• [Exercise objective]: Pick up the news article about the Measure 91 listening session in Jackson County and continue it after its final sentence.

• [Text under study]:
[Start of section]

An economic revolution is hitting Jackson County with the legalization of recreational marijuana coming this July. The Oregon liquor control commission (OLCC) representatives and community members gathered inside the SU for an open listening session on the evening of February 18 to address questions and concerns about how Measure 91 will take effect in Southern Oregon.
As the audience files into the Rogue River room, they are directed to a wall lined with posters where they have been asked to tally issues they would like the OLCC to address during the session. Topics included how Measure 91 will be implemented in the areas of growing, advertising, licensing, retail outlets, testing, and packaging.
Business owners, investors, and medical farmers tend to comprise most of the audience according to Tom Towslee, the Communication Director of the Oregon Medical Control Commission. This is the fifth OLCC community forum he has helped host this year.
Townslee explains that two main concerns that recur at forums are regulations for protecting children and protecting economic stakes.
When asked about the economic impact of marijuana for Jackson county the bald-headed Towslee took off his spectacles, paused and commented, “Boy you know I’ve seen all kinds of numbers and if I gave you one it’d be wrong.”
Uncertainty seems to be a theme, “I think voters just voted to legalize marijuana but once you scratch the surface, a little you find that it is very very complicated about how you actually go about regulating an industry that has been illegal for a long period of time,” Towslee reflected.

[End of section]

• [Records provided]:
[Start of section]

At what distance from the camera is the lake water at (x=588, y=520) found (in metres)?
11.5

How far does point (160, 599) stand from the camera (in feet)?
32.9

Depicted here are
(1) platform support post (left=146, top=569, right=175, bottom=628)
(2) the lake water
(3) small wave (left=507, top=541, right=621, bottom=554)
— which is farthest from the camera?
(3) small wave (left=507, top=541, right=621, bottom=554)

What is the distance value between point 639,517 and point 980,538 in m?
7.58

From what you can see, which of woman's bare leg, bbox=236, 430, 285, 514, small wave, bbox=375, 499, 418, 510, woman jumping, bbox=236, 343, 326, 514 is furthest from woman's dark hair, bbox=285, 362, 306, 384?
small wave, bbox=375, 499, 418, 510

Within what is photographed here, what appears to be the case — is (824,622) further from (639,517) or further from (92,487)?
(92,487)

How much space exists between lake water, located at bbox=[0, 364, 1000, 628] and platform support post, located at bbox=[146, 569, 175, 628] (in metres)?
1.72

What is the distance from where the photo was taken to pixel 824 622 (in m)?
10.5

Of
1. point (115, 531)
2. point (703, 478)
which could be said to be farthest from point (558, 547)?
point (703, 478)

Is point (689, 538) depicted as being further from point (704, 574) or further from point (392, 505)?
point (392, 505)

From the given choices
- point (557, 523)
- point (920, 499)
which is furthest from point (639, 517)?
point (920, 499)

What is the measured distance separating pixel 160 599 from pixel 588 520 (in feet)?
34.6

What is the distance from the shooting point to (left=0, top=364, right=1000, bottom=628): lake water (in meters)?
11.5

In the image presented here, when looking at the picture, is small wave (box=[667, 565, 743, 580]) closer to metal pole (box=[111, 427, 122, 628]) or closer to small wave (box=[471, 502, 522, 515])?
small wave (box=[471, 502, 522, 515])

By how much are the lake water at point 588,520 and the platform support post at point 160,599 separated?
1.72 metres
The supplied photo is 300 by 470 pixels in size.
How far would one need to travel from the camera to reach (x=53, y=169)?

[End of section]
[Start of section]

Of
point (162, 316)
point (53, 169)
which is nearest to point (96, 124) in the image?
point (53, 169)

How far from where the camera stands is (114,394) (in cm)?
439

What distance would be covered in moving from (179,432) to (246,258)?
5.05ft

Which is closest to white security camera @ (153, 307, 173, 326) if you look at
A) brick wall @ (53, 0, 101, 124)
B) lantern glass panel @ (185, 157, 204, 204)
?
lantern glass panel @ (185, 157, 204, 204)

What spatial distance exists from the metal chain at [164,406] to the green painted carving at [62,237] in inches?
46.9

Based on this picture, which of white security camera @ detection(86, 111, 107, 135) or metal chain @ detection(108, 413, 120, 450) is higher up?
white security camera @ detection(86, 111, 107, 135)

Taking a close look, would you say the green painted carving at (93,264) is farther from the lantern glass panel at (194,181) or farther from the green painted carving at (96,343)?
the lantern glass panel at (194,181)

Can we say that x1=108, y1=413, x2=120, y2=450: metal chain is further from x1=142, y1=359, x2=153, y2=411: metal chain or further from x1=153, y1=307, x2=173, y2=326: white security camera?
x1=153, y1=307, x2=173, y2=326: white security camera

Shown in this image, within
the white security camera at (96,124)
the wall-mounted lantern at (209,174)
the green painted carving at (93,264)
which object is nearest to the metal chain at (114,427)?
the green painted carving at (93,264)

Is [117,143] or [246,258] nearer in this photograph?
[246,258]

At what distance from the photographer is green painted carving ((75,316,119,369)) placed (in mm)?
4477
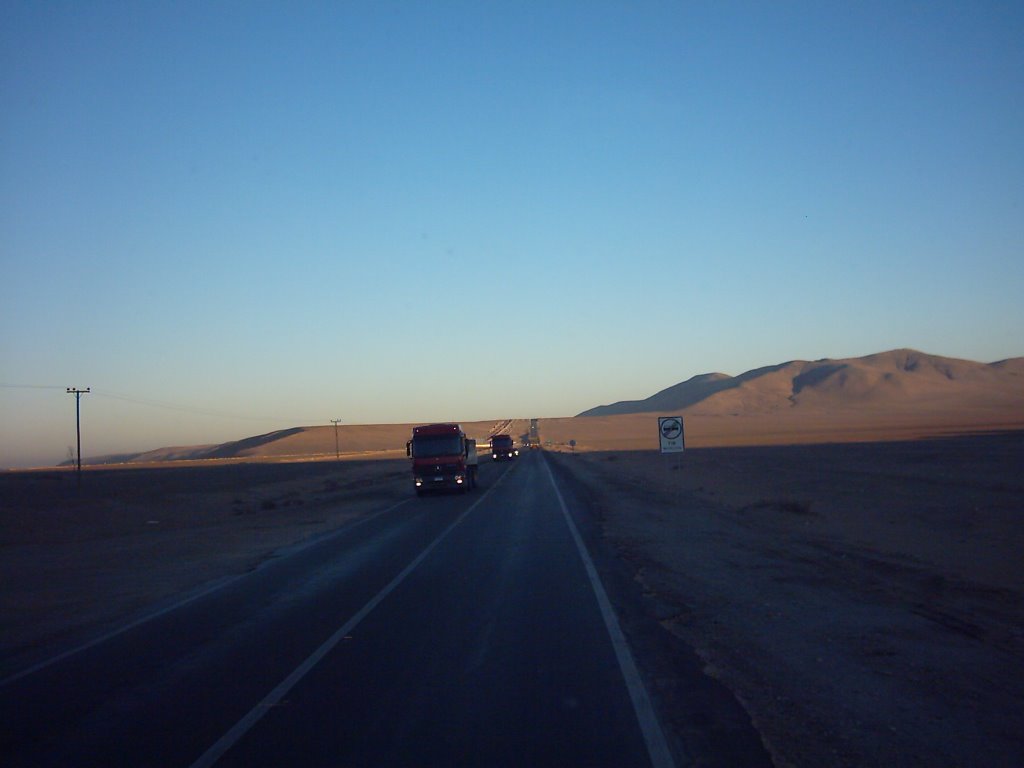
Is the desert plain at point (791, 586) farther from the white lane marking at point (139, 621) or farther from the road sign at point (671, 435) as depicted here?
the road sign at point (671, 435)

[End of section]

• [Task output]:
Townslee spoke out about a fear of marijuana Walmarts. Commenting on the fear of big business prospects with legalization in Jackson county he said, “I think that there’s a certain anticipation on the part of some, but most of the people we’ve been hearing from see this as sort of a mom and pop boutique kinda industry.”
He continued, “I think there’s a general belief that if you’re going to sell marijuana then you’re probably also going to sell the stuff that goes with it. Papers, paraphernalia, pipes, t shirts with bob marley on it.” Townslee laughed and went on, “But I don’t think anybody has any great expectation of getting rich. But they certainly can make a living.”
The OLCC will begin accepting commercial licenses next January and retail stores will begin opening in late 2016.
Feedback from listening sessions like this will help guide the yearlong public rulemaking process for Measure 91 regulations.